Documentation

MDP.Paths.Cost

@[reducible, inline]

abbrev MDP.Costs {State : Type u_1} {Act : Type u_2} :

MDP State Act → Type u_1

Equations

x✝.Costs = (State → ENNReal)

Instances For

noncomputable def MDP.Path.Cost {State : Type u_1} {Act : Type u_2} {M : MDP State Act} (c : M.Costs) (π : M.Path) :

Equations

MDP.Path.Cost c π = (List.map c π.states).sum

Instances For

noncomputable def MDP.Path.ECost {State : Type u_1} {Act : Type u_2} {M : MDP State Act} (c : M.Costs) (𝒮 : 𝔖[M]) (π : M.Path) :

Equations

MDP.Path.ECost c 𝒮 π = MDP.Path.Cost c π * MDP.Path.Prob 𝒮 π

Instances For

theorem MDP.Path.prepend_Cost {State : Type u_1} {Act : Type u_2} {M : MDP State Act} (π : M.Path) (c : M.Costs) (s : ↑(M.prev_univ π[0])) :

Cost c (π.prepend s) = c ↑s + Cost c π

theorem MDP.Path.extend_Cost {State : Type u_1} {Act : Type u_2} {M : MDP State Act} (π : M.Path) (c : M.Costs) (s : ↑(M.succs_univ π.last)) :

Cost c (π.extend s) = Cost c π + c ↑s

theorem MDP.Path.Cost_tail {State : Type u_1} {Act : Type u_2} {M : MDP State Act} (π : M.Path) (h : 1 < ‖π‖) (c : M.Costs) :

Cost c π = c π[0] + Cost c π.tail

theorem MDP.Path.ECost_tail {State : Type u_1} {Act : Type u_2} {M : MDP State Act} (π : M.Path) [DecidableEq State] (𝒮 : 𝔖[M]) (c : M.Costs) (h : 1 < ‖π‖) :

ECost c 𝒮 π = M.P π[0] (𝒮 {π[0]}) π[1] * (c π[0] * Prob (𝒮.specialize π[0] ⟨π[1], ⋯⟩) π.tail + ECost c (𝒮.specialize π[0] ⟨π[1], ⋯⟩) π.tail)

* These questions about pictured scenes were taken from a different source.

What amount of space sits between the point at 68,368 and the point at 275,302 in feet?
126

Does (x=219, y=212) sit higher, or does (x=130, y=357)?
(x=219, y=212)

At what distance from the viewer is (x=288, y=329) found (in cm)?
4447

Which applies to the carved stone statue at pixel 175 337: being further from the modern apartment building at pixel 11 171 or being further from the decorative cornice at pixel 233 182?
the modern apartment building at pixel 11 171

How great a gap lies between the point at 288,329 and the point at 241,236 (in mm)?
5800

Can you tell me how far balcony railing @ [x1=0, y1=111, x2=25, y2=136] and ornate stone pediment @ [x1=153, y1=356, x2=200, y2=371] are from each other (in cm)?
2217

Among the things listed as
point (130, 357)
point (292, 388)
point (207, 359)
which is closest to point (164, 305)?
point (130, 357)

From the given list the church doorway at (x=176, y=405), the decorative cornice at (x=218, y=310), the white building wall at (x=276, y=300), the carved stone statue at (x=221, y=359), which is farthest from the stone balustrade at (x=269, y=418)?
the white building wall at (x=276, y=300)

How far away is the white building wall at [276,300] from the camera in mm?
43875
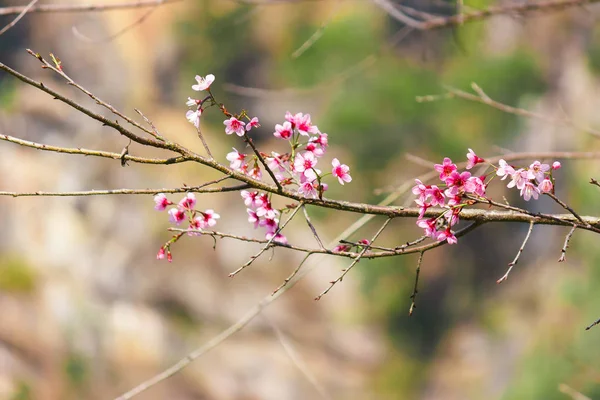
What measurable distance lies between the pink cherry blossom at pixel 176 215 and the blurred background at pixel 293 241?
6.38 meters

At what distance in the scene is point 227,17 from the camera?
899 centimetres

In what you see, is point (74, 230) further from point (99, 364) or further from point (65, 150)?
point (65, 150)

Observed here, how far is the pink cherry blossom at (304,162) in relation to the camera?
109cm

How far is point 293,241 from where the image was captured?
845 cm

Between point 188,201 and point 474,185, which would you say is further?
point 188,201

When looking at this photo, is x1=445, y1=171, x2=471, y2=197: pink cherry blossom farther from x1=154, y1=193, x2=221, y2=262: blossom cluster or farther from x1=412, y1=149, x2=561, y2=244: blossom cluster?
x1=154, y1=193, x2=221, y2=262: blossom cluster

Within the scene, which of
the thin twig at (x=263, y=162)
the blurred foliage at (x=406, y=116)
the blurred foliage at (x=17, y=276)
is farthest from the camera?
the blurred foliage at (x=406, y=116)

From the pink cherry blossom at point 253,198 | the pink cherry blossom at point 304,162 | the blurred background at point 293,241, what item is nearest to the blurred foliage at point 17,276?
the blurred background at point 293,241

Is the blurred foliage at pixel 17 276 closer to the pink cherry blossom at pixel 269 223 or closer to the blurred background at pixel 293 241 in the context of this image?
the blurred background at pixel 293 241

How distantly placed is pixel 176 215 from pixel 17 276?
7582mm

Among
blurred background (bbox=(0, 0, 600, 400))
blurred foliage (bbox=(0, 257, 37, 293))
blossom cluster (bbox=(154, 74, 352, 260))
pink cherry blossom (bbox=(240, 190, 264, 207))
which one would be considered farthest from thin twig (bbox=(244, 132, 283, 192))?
blurred foliage (bbox=(0, 257, 37, 293))

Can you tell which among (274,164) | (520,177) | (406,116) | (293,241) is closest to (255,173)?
(274,164)

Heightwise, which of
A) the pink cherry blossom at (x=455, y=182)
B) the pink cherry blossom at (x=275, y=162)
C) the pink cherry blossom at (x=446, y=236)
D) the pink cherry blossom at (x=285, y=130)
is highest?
the pink cherry blossom at (x=285, y=130)

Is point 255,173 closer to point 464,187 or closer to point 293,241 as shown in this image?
point 464,187
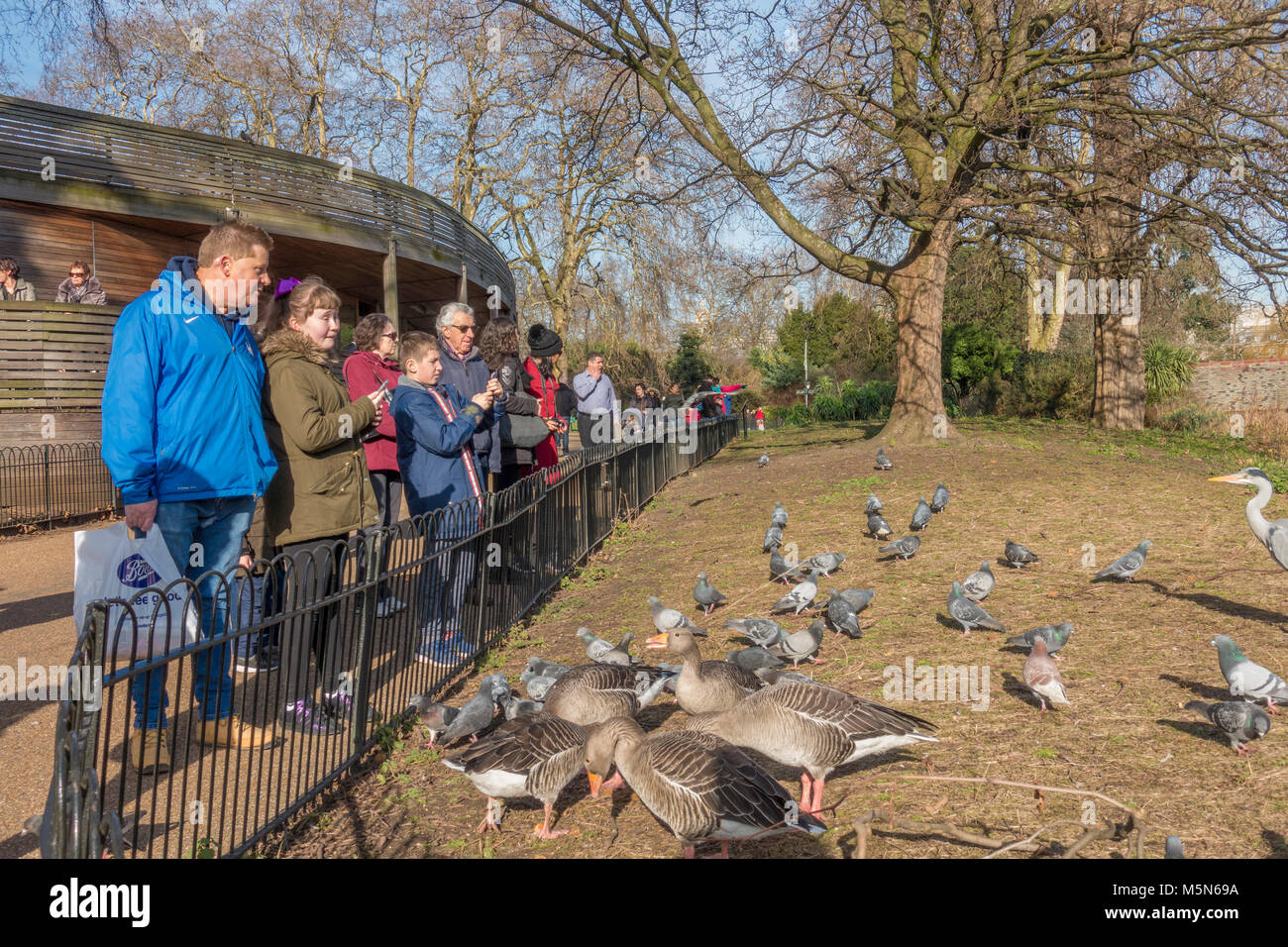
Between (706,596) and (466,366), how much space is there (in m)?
2.95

theorem MDP.Path.prepend_ECost {State : Type u_1} {Act : Type u_2} {M : MDP State Act} (π : M.Path) {s : ↑(M.prev_univ π[0])} [DecidableEq State] (𝒮 : 𝔖[M]) (c : M.Costs) :

ECost c 𝒮 (π.prepend s) = M.P (↑s) (𝒮 {↑s}) π[0] * (c ↑s * Prob (𝒮.specialize ↑s ⟨π[0], ⋯⟩) π + ECost c (𝒮.specialize ↑s ⟨π[0], ⋯⟩) π)